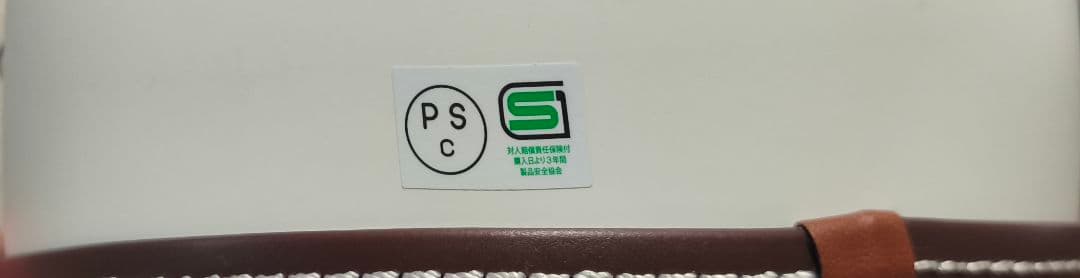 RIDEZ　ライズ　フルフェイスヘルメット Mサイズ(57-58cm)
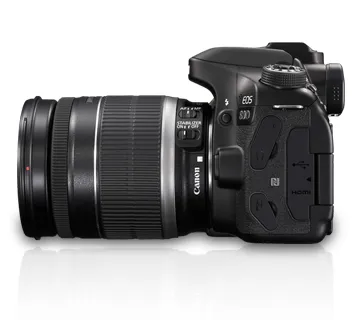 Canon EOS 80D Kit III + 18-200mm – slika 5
* * *
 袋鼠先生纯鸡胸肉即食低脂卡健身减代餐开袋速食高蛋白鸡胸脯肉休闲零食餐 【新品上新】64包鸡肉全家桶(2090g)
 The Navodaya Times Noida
---
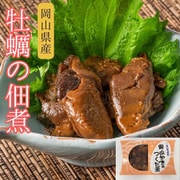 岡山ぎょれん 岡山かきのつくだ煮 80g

PROBLEM TO WORK ON:
Within the entries above, give again exactly the lines starting at the one that contains "RIDEZ　ライズ　フルフェイスヘルメット Mサイズ(57-58cm)" and ending at the one that contains "Canon EOS 80D Kit III + 18-200mm – slika 5", leaving out the pictures.

RESPONSE BOX:
 RIDEZ　ライズ　フルフェイスヘルメット Mサイズ(57-58cm)
 Canon EOS 80D Kit III + 18-200mm – slika 5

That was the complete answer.